→ **Source excerpt**

The key observations from this figure are:
- Symmetric surfaces are unaffected: When \(\alpha = \beta\), all grid widths produce zero error
- Asymmetric surfaces underestimate: Negative errors mean the inferred \(D^*\) is smaller than the true \(D^*\). Following these predictions would undertrain the model
- Wider grids amplify error: Moving from XS (±2x) to XL (±16x) grids increases error from 0.3% to 5.1% on Chinchilla, and from 1.7% to 23% on the Asymmetric surface
- Asymmetry magnifies everything: The Asymmetric surface (\(\alpha/\beta = 3\)) shows roughly 4–5x larger errors than Chinchilla at each grid width
Consider the Chinchilla surface with the Large grid (±8x), a practical sampling range for real experiments. When extrapolating to 10²⁴ FLOPs, the true optimal token count is 4.04 trillion, but Approach 2 predicts only 3.92 trillion: a 2.9% underestimate, or roughly 117 billion fewer tokens than optimal. While 2.9% may seem modest, recall that this simulation uses unrealistically ideal conditions: perfectly centered sampling grids at every compute budget and zero measurement noise. Real experiments, where the true optimum is unknown, data is noisy, and the scaling exponent imbalance may be larger than Chinchilla's modest \(\alpha/\beta \approx 1.2\), can only do worse.
Off-Center Sampling: Exponent and Extrapolation Errors
The previous sections assumed perfectly centered sampling. At every compute budget, the IsoFLOP grid was placed exactly at the true optimum. In practice, you don't know \(N^*\) before running the experiment. Sampling centers are guesses, informed by prior estimates or heuristics, and they will likely be wrong by some amount.

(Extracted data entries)
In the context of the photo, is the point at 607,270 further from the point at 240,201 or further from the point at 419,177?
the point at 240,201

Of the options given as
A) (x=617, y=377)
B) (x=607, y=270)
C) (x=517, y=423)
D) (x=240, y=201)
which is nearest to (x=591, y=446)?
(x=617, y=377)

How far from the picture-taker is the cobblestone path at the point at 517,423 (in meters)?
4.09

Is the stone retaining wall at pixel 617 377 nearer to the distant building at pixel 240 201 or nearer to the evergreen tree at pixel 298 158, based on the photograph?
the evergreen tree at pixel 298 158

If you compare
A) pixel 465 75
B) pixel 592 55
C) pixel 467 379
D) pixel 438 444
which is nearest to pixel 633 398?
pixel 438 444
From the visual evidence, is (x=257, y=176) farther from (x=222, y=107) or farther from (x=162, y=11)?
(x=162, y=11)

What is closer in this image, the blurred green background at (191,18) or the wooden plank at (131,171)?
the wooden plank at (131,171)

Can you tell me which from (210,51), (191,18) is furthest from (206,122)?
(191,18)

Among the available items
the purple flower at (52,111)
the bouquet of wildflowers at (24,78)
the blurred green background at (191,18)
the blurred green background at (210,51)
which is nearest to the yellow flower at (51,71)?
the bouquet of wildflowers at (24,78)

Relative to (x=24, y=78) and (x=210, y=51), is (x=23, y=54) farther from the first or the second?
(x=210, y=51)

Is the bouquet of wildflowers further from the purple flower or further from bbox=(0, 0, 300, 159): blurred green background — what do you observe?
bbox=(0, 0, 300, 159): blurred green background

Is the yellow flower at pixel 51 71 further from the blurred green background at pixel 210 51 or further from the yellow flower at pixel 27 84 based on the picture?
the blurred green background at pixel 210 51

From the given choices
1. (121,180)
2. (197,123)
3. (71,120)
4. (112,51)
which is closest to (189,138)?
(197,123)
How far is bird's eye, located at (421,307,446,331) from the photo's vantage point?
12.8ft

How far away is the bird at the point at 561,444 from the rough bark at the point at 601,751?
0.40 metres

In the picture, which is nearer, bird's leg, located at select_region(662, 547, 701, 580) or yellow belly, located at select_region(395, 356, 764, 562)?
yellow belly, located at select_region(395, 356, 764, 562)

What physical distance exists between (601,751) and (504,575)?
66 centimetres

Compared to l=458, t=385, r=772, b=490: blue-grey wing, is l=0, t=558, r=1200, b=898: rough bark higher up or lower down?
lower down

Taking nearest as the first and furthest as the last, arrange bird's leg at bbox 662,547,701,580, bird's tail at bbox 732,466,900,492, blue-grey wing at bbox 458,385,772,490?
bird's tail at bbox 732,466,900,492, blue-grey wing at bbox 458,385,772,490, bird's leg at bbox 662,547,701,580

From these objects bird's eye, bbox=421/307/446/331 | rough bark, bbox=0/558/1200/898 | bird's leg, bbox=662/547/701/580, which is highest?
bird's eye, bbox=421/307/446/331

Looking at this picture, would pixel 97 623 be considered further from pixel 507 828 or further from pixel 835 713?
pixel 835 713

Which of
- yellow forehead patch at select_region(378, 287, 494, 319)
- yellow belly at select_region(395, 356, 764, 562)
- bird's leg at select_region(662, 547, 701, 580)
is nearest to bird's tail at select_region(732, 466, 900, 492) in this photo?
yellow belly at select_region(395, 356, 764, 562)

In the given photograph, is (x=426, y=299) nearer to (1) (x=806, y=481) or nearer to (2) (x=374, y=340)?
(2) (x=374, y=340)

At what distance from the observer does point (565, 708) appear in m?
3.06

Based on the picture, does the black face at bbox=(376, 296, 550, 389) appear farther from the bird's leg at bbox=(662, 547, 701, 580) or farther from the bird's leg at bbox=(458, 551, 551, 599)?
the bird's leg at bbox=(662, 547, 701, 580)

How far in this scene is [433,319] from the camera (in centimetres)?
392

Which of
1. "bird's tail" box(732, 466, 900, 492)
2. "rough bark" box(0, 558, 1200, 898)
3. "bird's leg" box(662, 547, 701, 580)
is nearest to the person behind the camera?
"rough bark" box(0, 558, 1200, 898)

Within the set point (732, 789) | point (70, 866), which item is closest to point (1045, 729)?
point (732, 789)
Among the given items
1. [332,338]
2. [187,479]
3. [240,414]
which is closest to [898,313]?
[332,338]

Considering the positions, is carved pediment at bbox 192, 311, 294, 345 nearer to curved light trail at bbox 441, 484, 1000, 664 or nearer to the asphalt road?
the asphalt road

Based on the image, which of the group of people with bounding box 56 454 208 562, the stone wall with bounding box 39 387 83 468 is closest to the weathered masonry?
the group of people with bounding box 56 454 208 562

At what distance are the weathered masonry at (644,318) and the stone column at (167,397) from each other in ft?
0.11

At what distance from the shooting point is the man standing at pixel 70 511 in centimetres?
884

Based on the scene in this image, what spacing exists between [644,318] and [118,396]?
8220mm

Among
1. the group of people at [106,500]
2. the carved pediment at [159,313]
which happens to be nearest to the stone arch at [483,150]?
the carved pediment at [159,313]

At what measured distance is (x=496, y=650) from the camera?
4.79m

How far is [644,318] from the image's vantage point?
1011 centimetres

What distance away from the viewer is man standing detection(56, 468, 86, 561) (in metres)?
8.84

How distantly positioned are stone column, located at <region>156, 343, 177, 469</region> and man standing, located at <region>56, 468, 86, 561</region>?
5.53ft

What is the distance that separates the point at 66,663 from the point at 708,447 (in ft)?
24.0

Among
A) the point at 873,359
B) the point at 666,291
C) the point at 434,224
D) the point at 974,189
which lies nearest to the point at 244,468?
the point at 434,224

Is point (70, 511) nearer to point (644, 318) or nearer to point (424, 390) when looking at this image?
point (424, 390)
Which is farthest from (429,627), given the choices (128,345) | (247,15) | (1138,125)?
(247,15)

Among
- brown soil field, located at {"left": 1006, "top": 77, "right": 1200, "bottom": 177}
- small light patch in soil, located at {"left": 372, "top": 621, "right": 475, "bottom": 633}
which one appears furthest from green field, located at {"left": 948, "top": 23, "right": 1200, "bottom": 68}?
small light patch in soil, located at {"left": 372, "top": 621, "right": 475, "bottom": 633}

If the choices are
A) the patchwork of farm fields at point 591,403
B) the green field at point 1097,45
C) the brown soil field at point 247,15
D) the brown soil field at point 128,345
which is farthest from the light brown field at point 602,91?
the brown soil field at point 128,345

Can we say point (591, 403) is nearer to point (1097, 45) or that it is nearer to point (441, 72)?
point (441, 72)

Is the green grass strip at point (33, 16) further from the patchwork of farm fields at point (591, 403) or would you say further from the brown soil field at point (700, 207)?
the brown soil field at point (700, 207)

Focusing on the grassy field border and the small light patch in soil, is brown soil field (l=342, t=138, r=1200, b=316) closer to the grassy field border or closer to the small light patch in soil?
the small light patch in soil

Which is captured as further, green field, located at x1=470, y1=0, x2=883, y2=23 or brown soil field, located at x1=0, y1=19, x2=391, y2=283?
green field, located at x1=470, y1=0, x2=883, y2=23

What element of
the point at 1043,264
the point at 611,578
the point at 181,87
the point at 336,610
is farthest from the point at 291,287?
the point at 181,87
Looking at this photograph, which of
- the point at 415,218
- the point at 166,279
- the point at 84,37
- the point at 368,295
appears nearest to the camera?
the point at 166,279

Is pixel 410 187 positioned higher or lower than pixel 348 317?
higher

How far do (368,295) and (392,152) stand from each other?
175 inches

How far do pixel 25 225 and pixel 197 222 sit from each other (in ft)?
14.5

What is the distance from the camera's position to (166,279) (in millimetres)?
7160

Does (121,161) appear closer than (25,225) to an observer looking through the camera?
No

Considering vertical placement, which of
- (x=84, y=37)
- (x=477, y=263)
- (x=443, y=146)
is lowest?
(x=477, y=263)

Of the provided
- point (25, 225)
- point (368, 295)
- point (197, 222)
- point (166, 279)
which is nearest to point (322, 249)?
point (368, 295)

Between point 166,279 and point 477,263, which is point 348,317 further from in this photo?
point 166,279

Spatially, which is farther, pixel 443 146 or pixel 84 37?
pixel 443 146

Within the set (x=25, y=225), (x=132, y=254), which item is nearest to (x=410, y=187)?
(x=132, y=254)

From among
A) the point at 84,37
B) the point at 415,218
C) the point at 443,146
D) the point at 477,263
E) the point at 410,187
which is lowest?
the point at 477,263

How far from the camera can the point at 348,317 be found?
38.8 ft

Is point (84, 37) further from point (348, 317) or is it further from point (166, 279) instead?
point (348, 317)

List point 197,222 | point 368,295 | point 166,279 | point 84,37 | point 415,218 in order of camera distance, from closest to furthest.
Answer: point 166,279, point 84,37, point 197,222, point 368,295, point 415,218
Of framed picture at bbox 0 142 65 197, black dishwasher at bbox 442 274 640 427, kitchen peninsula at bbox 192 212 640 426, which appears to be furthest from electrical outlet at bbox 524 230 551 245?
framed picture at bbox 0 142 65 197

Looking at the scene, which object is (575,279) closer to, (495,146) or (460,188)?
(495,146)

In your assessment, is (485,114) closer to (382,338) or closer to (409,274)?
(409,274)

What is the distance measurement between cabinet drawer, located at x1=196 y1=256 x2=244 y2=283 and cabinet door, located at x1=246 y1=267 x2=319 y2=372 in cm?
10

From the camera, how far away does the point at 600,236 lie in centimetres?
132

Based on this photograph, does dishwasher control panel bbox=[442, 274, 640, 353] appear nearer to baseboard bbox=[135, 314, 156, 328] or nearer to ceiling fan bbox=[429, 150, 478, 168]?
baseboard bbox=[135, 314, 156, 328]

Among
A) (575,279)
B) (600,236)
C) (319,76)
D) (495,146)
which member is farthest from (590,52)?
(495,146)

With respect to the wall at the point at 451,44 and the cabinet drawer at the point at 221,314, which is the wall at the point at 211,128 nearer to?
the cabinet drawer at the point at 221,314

→ **Complete the following**
A. Answer these questions from the scaling-law excerpt:
(i) What error do all grid widths produce on symmetric surfaces?
(ii) For the Chinchilla surface with the Large grid at 10²⁴ FLOPs, how many tokens does Approach 2 predict?
(iii) What does the excerpt say informs sampling-center guesses?
B. Retype the passage of the scaling-law excerpt from "Off-Center Sampling: Exponent" to "by some amount.".

→ **Task answers**
A.
(i) Zero error.
(ii) 3.92 trillion tokens.
(iii) Prior estimates or heuristics.

B.
Off-Center Sampling: Exponent and Extrapolation Errors
The previous sections assumed perfectly centered sampling. At every compute budget, the IsoFLOP grid was placed exactly at the true optimum. In practice, you don't know \(N^*\) before running the experiment. Sampling centers are guesses, informed by prior estimates or heuristics, and they will likely be wrong by some amount.